Directive:
Put the text lines of the items below into a numbered list, skipping any blank ones. Leave the pictures out of your answer.
********
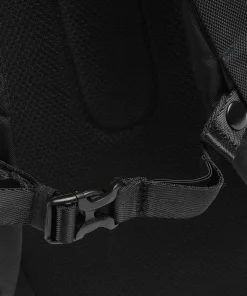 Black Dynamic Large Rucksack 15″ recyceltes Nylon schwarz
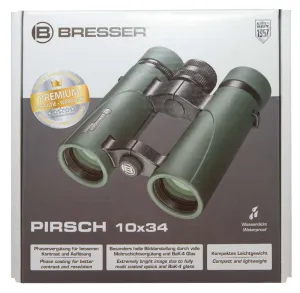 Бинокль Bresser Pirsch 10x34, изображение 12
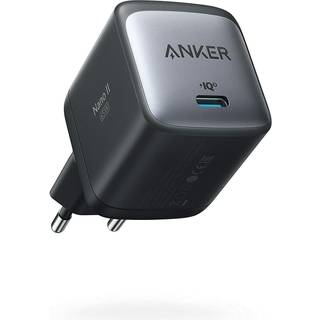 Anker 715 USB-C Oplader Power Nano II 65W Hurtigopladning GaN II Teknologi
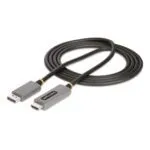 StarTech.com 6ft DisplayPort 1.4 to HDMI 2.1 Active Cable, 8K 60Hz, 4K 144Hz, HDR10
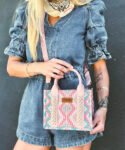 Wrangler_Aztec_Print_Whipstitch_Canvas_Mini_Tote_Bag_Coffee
********
Response for this exercise:
1.  Black Dynamic Large Rucksack 15″ recyceltes Nylon schwarz
2.  Бинокль Bresser Pirsch 10x34, изображение 12
3.  Anker 715 USB-C Oplader Power Nano II 65W Hurtigopladning GaN II Teknologi
4.  StarTech.com 6ft DisplayPort 1.4 to HDMI 2.1 Active Cable, 8K 60Hz, 4K 144Hz, HDR10
5.  Wrangler_Aztec_Print_Whipstitch_Canvas_Mini_Tote_Bag_Coffee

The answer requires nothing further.